Travail de recherche E6 sur le façonnage des matériaux
Correction
1.1 Le thermopliage est un procédé de mise en forme qui consiste à chauffer localement une plaque de matière plastique (thermoplastique) pour la rendre malléable. Cela permet de la plier à l'angle souhaité sans qu'elle ne rompe (casse) ou ne blanchisse.
1.2 L’essai le plus concluant est l’essai n°2 (60 s). Le principe de détermination repose sur une approche expérimentale :
Si le temps est trop court, la matière reste rigide et casse.
Si le temps est trop long, la matière surchauffe, cloque ou se déforme. Le temps idéal est celui qui permet d'atteindre la température de transition vitreuse sans dégrader le matériau.
2.1 D'après le document B, la dureté du cuivre est de 35 HB (Hardness Brinell). Sa vitesse de coupe préconisée se situe entre 45 et 60 m/min.
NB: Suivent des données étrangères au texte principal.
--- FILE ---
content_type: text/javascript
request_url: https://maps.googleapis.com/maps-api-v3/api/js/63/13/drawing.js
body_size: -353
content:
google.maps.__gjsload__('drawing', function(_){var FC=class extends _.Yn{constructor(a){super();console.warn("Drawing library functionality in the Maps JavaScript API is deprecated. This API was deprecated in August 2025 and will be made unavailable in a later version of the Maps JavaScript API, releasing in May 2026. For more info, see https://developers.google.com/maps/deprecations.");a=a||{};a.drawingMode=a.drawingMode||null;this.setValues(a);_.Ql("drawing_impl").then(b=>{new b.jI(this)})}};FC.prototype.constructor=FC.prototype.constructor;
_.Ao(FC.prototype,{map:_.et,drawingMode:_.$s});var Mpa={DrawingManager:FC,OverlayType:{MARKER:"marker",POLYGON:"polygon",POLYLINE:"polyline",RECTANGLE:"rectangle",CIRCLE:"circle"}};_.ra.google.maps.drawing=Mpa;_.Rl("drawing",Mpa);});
2.2 On observe une relation inversement proportionnelle : plus un matériau est dur, plus sa vitesse de coupe doit être faible. * Exemple : Le bois, très tendre (max 7 HB), se coupe à haute vitesse (jusqu'à 120 m/s), alors que l'acier, beaucoup plus dur (250 HB), nécessite une vitesse très réduite (15 à 18 m/min) pour ne pas briser l'outil.
2.3 L’usinage du verre est quasiment impossible car sa dureté est extrêmement élevée (550 HB). Pour l'usiner, il faudrait un outil encore plus dur et capable de supporter la fragilité du verre, qui risque de voler en éclats sous la pression de coupe. Seuls des outils diamantés ou des procédés spécifiques (jet d'eau, laser) le permettent.
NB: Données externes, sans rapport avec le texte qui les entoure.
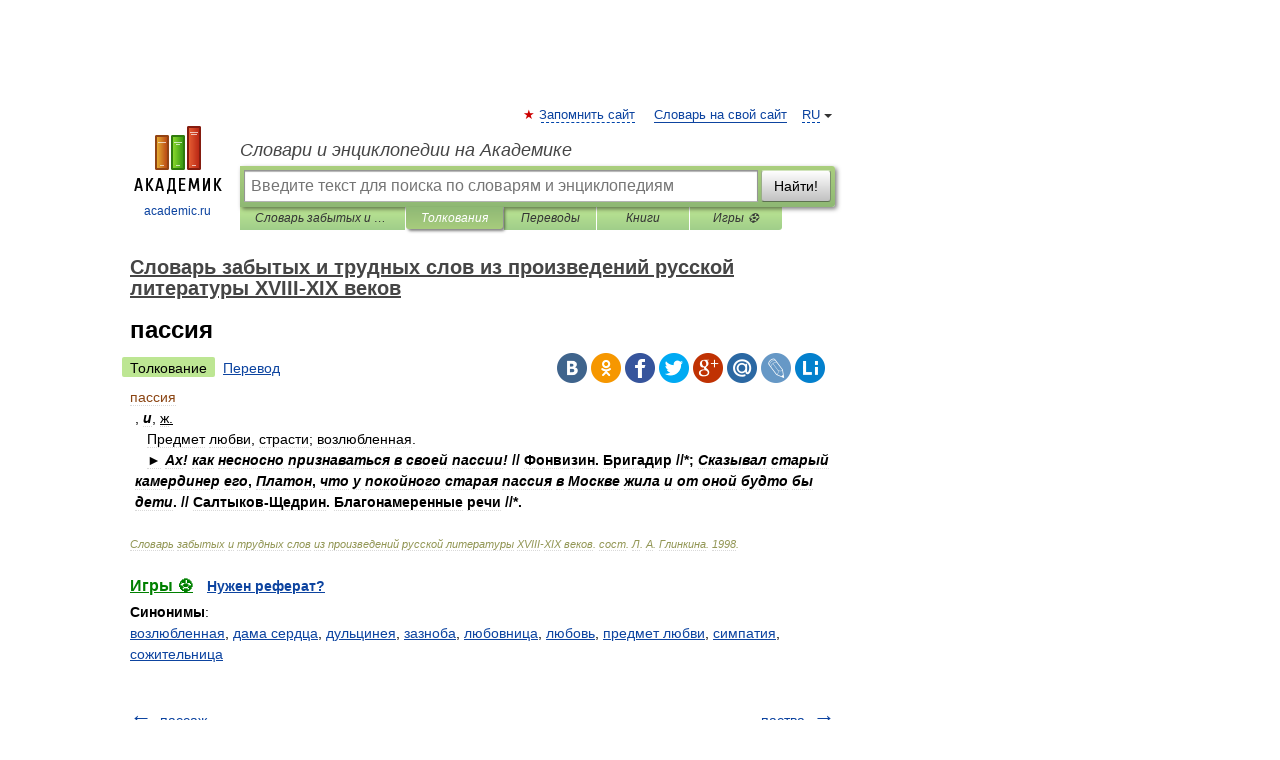

--- FILE ---
content_type: application/javascript; charset=utf-8
request_url: https://fundingchoicesmessages.google.com/f/AGSKWxW4n0kb8LPmfq4szbRWPHoBqPy65ft3QDMaOf1ZpIC0iLWtU6feDUPbzTRinuy2-8KMyDlhOt3_8miaZyPhkb7-UhLdt0p8INVqpFTcvx8y9zgWYyfPOpkhOMtZ3Ma3dbN8aWckqH-17qpp1zCvcIK9MsiFMk8ktYLHVQOC8CsGN47Tqf6uAFab3RQh/_/idleAd./adpagem./switchadbanner..org/ad/-SponsorAd.
body_size: -1289
content:
window['f9aa6719-7fda-4fd4-b600-229d02c76b8a'] = true;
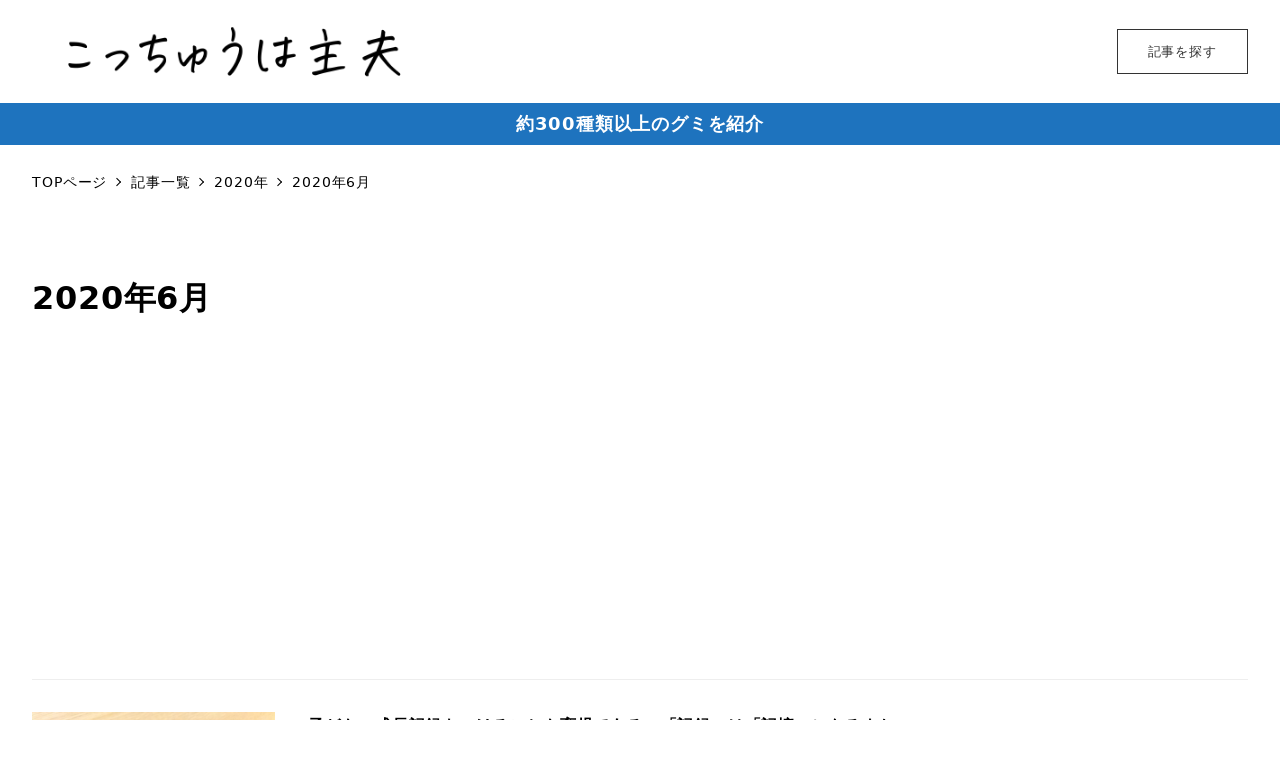

--- FILE ---
content_type: text/html; charset=utf-8
request_url: https://www.google.com/recaptcha/api2/aframe
body_size: -86
content:
<!DOCTYPE HTML><html><head><meta http-equiv="content-type" content="text/html; charset=UTF-8"></head><body><script nonce="dyROovF-YLc9lJnFGRzJtQ">/** Anti-fraud and anti-abuse applications only. See google.com/recaptcha */ try{var clients={'sodar':'https://pagead2.googlesyndication.com/pagead/sodar?'};window.addEventListener("message",function(a){try{if(a.source===window.parent){var b=JSON.parse(a.data);var c=clients[b['id']];if(c){var d=document.createElement('img');d.src=c+b['params']+'&rc='+(localStorage.getItem("rc::a")?sessionStorage.getItem("rc::b"):"");window.document.body.appendChild(d);sessionStorage.setItem("rc::e",parseInt(sessionStorage.getItem("rc::e")||0)+1);localStorage.setItem("rc::h",'1768737236299');}}}catch(b){}});window.parent.postMessage("_grecaptcha_ready", "*");}catch(b){}</script></body></html>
3.1 Pour réaliser ces assemblages, on exploite la fusibilité des métaux (leur capacité à passer de l'état solide à l'état liquide sous l'effet de la chaleur).
3.2 Le brasage consomme moins d'énergie car, contrairement au soudage, on ne porte pas les pièces à assembler à leur point de fusion. On utilise un métal d'apport dont la température de fusion est beaucoup plus basse (ex: 250 °C pour l'étain contre 1500 °C pour l'acier), ce qui nécessite une source de chaleur moins puissante.
4.1 Cet appareil sert à tester la résistance à l'arrachement (ou l'adhérence) d'un assemblage collé.
4.2 L'appareil mesure une contrainte de rupture exprimée en mégapascals (MPa). Note : Le pascal mesure la force appliquée par unité de surface.
4.3 On réalise plusieurs essais pour assurer la fiabilité et la répétabilité des mesures. Les conditions de collage pouvant varier légèrement d'un échantillon à l'autre, multiplier les tests permet d'établir une moyenne statistique représentative de la qualité réelle du collage.